§ Text section:
⁂
This could easily be worked around if there was just one particular volume that was sometimes problematic, but that is not the case. The only thing I can think of right now is to break this job up into one job per VM. I could break one VM into more than one job, but I'd rather not as a volume could be added to the VM without it being properly added to a backup job.
tsightler
VP, Product Management
Posts: 6009
Liked: 2843 times
Joined: Jun 05, 2009 12:57 pm
Full Name: Tom Sightler
Contact:

Re: Windows share permission changes slows backup

Post by tsightler »

What do the bottleneck statistics show? This will give you a really good clue as to the actual problem.

You can always reset CBT on a VM by following the instructions in KB 1113.
npoIT
Influencer
Posts: 14
Liked: never
Joined: Jan 27, 2012 1:29 pm
Full Name: npoIT
Contact:

Re: Windows share permission changes slows backup

Post by npoIT »

tsightler wrote:What do the bottleneck statistics show? This will give you a really good clue as to the actual problem.

You can always reset CBT on a VM by following the instructions in KB 1113.
The bottleneck says target, but that seems unlikely. This is extremely slow for a SAN backup and the system is clearly capable of more throughput (as evidenced by the subsequent full backup). Only one job is running at a time. We are running reverse incrementals, so perhaps there is some housekeeping involved that is causing the problem (see below).

Thanks for the KB link, but that is what I am trying to avoid as it is difficult to shut down these VMs - even off hours. I've read at least one VMware KB item where they recommend resetting the CBT by deleting the file and they say it will just be recreated if it is missing (presumably from that point forward), but I suspect Veeam has internal CBT database entries that would be very unhappy if I did that.

We are now wondering if this might be an issue with the internal file database and not the VMware *-ctk.vmdk file. The volume in question literally has about a million files on it in many directories, so it is possible that the permission change caused a lot of overhead in the processing. Rather than just guess, I am going to go ahead and open a ticket, send the logs, and see what support can ascertain. We still have one job left that includes this volume and can still be used to demonstrate this issue. I will need to get that rerun over the coming weekend though, so our window of opportunity is relatively brief.
⁂
§ Recorded information:
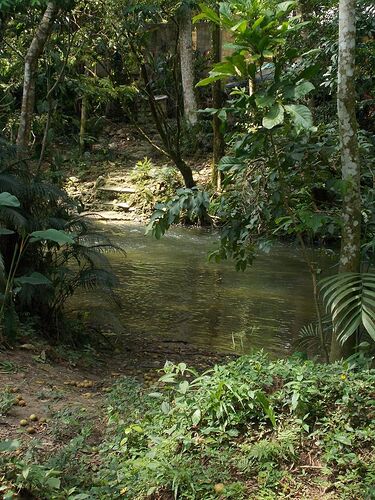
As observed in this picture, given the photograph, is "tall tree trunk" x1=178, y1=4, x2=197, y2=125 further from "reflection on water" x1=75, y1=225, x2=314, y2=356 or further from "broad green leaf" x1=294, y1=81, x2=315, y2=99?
⁂
§ Tasks for this exercise:
**1.** In the forum thread about share permission changes slowing a backup:
(a) Where does the bottleneck statistic place the problem?
(b) Which KB number is given for resetting CBT on a VM?
(c) About how many files are on the volume in question?
**2.** Extend the forum thread about share permission changes slowing a backup, starting after its final sentence.

§ Answers to the tasks:
**1.**
(a) The target.
(b) KB 1113.
(c) About a million files.

**2.**
foggy
Veeam Software
Posts: 21069
Liked: 2115 times
Joined: Jul 11, 2011 10:22 am
Full Name: Alexander Fogelson
Contact:

Re: Windows share permission changes slows backup

Post by foggy »

npoIT wrote:(A) Changing permissions on a large number of files is causing my incremental backups to run very slowly. Not only do they start running slowly, but they get progressively slower as the job continues and it seems that the job might never finish. It definitely looks like it wouldn't finish within a 24 hour backup window. The disk that is causing the problem is 1.9TB and it is about half empty. After running the incremental backup for 6+ hours it is only 4% done and it is processing at only 4 Mb/s. A full backup of that volume runs at ~55 MB/s and completes within 6 1/2 hours. I don't understand why changing file permissions would cause this, but I would like to so that I could try to avoid being forced to run a full backup in these situations.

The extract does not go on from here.